A 'BLACKLIST' of heavy goods vehicle companies who commit offences in Ireland and abroad, is being compiled by the Road Safety Authority (RSA) as part of a process to revoke the licences of rogue hauliers.
Details of the blacklist - officially a "risk rating register" - were contained in the RSA's annual report which was published on Monday. The report also revealed that in 2007 almost one-third of all vehicles checked by RSA inspectors in the Republic were found to be defective.
News of the blacklist comes as the UK's Vehicle and Operator Services Agency (Vosa) released statistics showing Irish-registered lorries were found, on a percentage basis, to be the most frequent foreign violators of regulations relating to driver hours. The Vosa statistics also found Irish-registered lorries were in second place for violations relating to trailers, in third place for overloading and in eighth place for violations relating to engines or "tractor" units.

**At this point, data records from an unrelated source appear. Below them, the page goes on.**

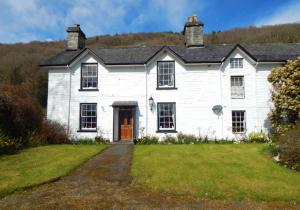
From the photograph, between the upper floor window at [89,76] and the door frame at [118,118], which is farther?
the upper floor window at [89,76]

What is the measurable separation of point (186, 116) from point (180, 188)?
496 inches

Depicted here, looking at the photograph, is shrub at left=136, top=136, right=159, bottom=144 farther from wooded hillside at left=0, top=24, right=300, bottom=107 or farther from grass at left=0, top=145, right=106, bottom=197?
wooded hillside at left=0, top=24, right=300, bottom=107

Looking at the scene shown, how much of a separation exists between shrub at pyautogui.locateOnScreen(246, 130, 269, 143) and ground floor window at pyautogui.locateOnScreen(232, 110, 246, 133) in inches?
31.6

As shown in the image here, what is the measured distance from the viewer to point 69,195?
329 inches

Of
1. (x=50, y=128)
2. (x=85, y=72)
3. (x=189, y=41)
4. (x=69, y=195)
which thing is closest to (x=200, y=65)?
(x=189, y=41)

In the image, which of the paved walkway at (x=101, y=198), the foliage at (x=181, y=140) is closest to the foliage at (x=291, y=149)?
the paved walkway at (x=101, y=198)

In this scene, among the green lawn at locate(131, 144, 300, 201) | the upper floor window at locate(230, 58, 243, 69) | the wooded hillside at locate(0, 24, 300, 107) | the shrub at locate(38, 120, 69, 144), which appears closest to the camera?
the green lawn at locate(131, 144, 300, 201)

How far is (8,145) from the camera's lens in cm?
1488

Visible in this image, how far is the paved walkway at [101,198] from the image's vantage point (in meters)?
7.58

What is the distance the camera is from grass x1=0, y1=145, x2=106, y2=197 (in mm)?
9438

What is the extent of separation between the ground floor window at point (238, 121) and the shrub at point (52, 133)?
1285 cm

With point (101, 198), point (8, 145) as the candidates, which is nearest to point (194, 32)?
point (8, 145)

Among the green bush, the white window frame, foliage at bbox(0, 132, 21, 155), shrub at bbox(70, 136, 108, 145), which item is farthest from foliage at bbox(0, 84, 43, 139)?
the white window frame

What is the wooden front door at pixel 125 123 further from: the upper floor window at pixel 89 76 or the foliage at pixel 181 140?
the upper floor window at pixel 89 76
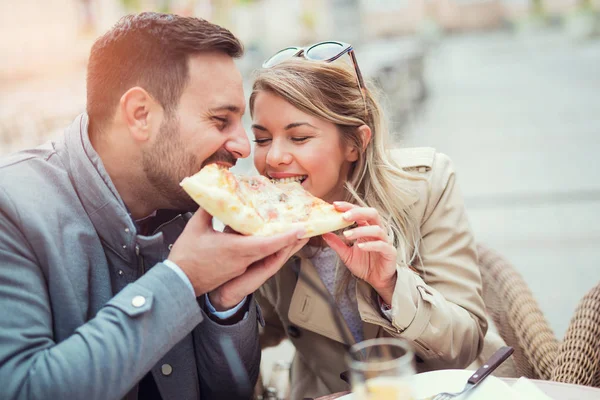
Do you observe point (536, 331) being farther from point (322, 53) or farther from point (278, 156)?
point (322, 53)

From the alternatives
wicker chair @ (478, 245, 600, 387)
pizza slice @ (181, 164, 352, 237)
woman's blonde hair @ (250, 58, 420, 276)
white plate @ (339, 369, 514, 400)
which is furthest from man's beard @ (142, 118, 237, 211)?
wicker chair @ (478, 245, 600, 387)

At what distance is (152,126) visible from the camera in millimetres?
1994

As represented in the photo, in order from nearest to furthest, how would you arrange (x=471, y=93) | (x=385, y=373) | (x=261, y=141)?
(x=385, y=373) < (x=261, y=141) < (x=471, y=93)

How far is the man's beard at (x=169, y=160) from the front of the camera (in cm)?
199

The Department of Transport has never revoked a haulier's licence but since taking over enforcement two years ago, the RSA has arranged to have every violation detected by Vosa relayed to it. From January to October 2007, 289 HGV drivers were reported to have committed 1,015 offences relating to drivers' hours and tachographs while operating abroad. Some 95 per cent of these came from the UK and 5 per cent from other EU member states.
The RSA annual report said the authority was involved in legal action against 125 haulage companies. The authority also said it had doubled the number of its inspectors to 18 since assuming responsibility from the Department of Transport. According to the report, RSA inspectors participated in 111 multi-agency garda checkpoints in 2007 and inspected 2,087 vehicles; 717 were defective.
The RSA contacted over 2,126 operators in 2007 seeking details of the tachograph records; just over 50 per cent of them had responded by the end of the year.